People skills and maths skills aren’t always found in the same person, but in Lawes they seem to have co-existed and complemented each other. “Rosanna’s contribution to regeneration has been colossal,” says Richard Brown, who was himself involved in making London 2012 happen from the earliest stages, facilitating collaboration between Livingstone’s City Hall and Blair’s Westminster. “From the very start, she was at the heart of it, focussing her team on the long-term, calmly navigating the political cross-winds and maintaining good humour despite everything.”

Blacker, these days executive director of delivery at the Old Oak and Park Royal MDC, says much the same, noting her ability to both master complex documents and be popular with colleagues. He describes what’s been achieved at East Bank as “phenomenal”.

What next? East Bank’s final pieces are falling into place. In the early part of 2025, work is expected to begin on the four blocks of flats to be appended to the waterfront row and help to pay for it. UCL and LCF are already in use. Tickets are on sale for February’s opening Sadler’s Wells East programme. The BBC’s music studios, too, will open in 2025 and the V&A East Museum in Spring 2026 (the separate V&A Storehouse, on a different part of the park, will open in May 2025).

Lawes will leave the Olympic stage on 31 March, bringing to an end an unbroken association with the project that stretches back to its earliest days.
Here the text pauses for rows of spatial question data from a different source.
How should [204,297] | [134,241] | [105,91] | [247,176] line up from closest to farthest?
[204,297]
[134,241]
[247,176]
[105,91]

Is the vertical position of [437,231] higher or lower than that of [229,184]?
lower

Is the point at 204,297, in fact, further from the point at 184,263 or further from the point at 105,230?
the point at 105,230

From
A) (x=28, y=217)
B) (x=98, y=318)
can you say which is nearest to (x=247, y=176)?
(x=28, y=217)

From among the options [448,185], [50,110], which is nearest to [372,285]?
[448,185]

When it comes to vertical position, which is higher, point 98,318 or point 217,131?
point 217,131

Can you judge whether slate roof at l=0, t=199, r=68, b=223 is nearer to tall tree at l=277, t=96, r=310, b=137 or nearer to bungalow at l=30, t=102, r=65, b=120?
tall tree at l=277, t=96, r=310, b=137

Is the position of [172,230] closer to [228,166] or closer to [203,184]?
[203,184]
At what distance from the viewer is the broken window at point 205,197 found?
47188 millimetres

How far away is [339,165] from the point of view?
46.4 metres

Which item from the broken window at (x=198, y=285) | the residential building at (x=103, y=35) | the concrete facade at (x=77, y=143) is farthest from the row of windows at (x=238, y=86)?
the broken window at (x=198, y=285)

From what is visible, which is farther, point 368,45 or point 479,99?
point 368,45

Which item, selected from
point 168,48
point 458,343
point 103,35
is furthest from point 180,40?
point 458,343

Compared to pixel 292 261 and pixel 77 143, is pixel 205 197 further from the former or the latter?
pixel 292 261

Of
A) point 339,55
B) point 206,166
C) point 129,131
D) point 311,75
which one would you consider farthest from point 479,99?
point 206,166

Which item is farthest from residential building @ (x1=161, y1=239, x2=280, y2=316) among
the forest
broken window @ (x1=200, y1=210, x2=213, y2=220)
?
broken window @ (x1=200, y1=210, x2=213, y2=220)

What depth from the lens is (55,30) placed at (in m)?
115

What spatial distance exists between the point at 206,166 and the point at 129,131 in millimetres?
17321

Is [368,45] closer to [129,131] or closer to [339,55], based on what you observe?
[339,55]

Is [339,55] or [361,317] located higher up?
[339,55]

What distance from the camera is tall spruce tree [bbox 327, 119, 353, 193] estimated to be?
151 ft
Transport minister Lord Peter Hendy, the former Transport for London commissioner and Network Rail chair who was also the LLDC’s chair for seven years from July 2017 until joining the government’s team, pays tribute to her “drive and vision” in helping to create “not just the venue of the wonderful Games we all remember, but the park and beautiful neighbourhoods we now have”.

Lawes herself hopes to bring her Olympic project experience to bear on something else large and difficult before too long. “I’m interested in something else big,” she says. “I like working on big, complex, strategic projects and problems.” The still-new Labour government has set up a New Towns taskforce and pledged to work with regional Mayors to foster economic growth. It’s going to need people with the know-how and experience of Rosanna Lawes. There aren’t too many of them around.